Cozmoの準備ができたら、テーブルなどの平らで開けた遊び場にCozmoとキューブを置くと、すぐに周囲を探索し始めます。Cozmoはテーブルの端から落ちないように最善を尽くしますが、完全に落ちないようにはならないので、念のため目を離さないようにしてください。

Cozmo の個性は、探索を始めるとすぐに現れます。彼は声や表情を出し、キューブを調べ、さらには顔を識別しようとします。しかし、アプリは、あなたや他の家族の顔を認識できるように教え、最初のインタラクティブ ゲームのロックを解除し、Cozmo に最初のスキルを教えることから始めて、Cozmo のトレーニング プロセスを案内し続けます。追加のゲームとスキルは、「ビット」と呼ばれるゲーム内通貨を使用してロック解除されます。ビットは、毎日の目標を達成するか、Cozmo と遊ぶだけで、または単に Cozmo が自分でアクティビティを行うようにするだけで獲得できます。Cozmo に家族の顔を認識できるように教えると、彼は一人で歩き回っているときに時折顔を上げ、認識した人の顔を見ると名前を発音します。これは、Cozmo の個性をさらに高めるかわいい機能です。

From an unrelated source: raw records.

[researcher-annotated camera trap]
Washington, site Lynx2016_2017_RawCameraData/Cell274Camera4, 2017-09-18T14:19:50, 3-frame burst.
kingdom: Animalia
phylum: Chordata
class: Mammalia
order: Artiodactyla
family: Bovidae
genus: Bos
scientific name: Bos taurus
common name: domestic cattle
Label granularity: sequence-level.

Cozmoの3つのキューブは、Cozmoと遊べるインタラクティブアプリのほとんどの基礎となっています。各キューブは内蔵バッテリーで駆動し、上端の4つのLEDを点灯させます。また、6面それぞれに独自の模様のステッカーが貼られており、Cozmoは各キューブとその向きを視覚的に識別できます。Cozmoは自分でキューブを拾い、動かすことができます。さらに、追加のスキルをアンロックすると、キューブを積み重ねたり、運動したり、倒したり、さらには3つすべてを使ってピラミッドを作ったりする方法を習得します。7つのアプリでCozmoとインタラクトでき、そのうち3つのゲームではキューブを使ってCozmoと遊ぶことができます。

最初のゲーム「クイックタップ」は、反射神経を競うゲームです。両方のキューブが同じ色で点灯したら、どちらが早くタップするかでCozmoと競います。「キープアウェイ」は、Cozmoがタップする前にキューブでからかって引っ張るゲームです。「メモリーマッチ」は、伝統的な色と音を使ったパターンマッチングゲームです。「ミートコズモ」アプリは、Cozmoを人に紹介し、後で顔で名前を認識できるようにするためのものです。「コズモセッズ」アプリでは、入力した言葉でCozmoが返事をしてくれます。
ゲーム自体はかなり楽しいもので、特に「クイックタップ」では2人のプレイヤーがCozmoと対戦できるほか、各キューブの色が単色から4色まで段階的に難易度が上がっていきます。Cozmoの人工知能のおかげで、プレイすればするほどゲームが上手になります。最初は少し簡単だと感じるかもしれませんが、すぐに慣れるでしょう。さらに、Cozmoはゲームプレイ中でも個性を発揮し、勝った時は興奮し、負けた時は悔しさや失望、悲しみを表現します。

また、「Explorer」アプリでは、Cozmoを直接操作して、彼の目を通して世界を眺め、動かすことができます。Cozmoは手動で操作するだけでなく、顔やキューブを視覚的に識別するため、ボタンを1回押すだけで人に挨拶したりキューブを拾ったりするなどのアクションを実行できます。ナイトビジョンモードも利用できるため、暗い部屋でもCozmoを移動させることができます。Cozmoが一人で遊んでいるときは、特定のゲームをプレイするように頼むこともよくあります。場合によっては、最初にゲームをセットアップします。断ることもできますが、そうするとCozmoは悲しさや失望をはっきりと示します。人間に加えて、Cozmoは犬や猫も認識し、適切にやりとりすることができます。

Anki は新しい Code Lab アプリも追加しました。このアプリでは、簡単なビジュアル プログラミング言語を使用して、Cozmo 用の詳細なプログラム ルーチンを作成できます。Code Lab では、無数の創造的な可能性が実現されます。また、これを利用するのにプログラマーである必要はありません。定義済みの「ブロック」をドラッグ アンド ドロップしてルーチンをつなげるだけです。ブロックには、単純な移動 (前進、左折、頭を傾ける、リフトを上げるなど) やアクション (キューブを拾うなど) から、Cozmo の OLED フェイスにアニメーションを作成する、さらには特定の人の顔 (笑っているかしかめっ面をしているかまで) を見るのを待つ、キューブがタップされるのを待つなどのイベント トリガーを作成するまで、さまざまなアクションが含まれます。これは、より本格的なプログラマー向けにも含まれている Cozmo SDK を拡張したもので、ほとんど誰でも Cozmo が実行できるクールな小さなルーチンやミニゲームを開発する方法を提供します。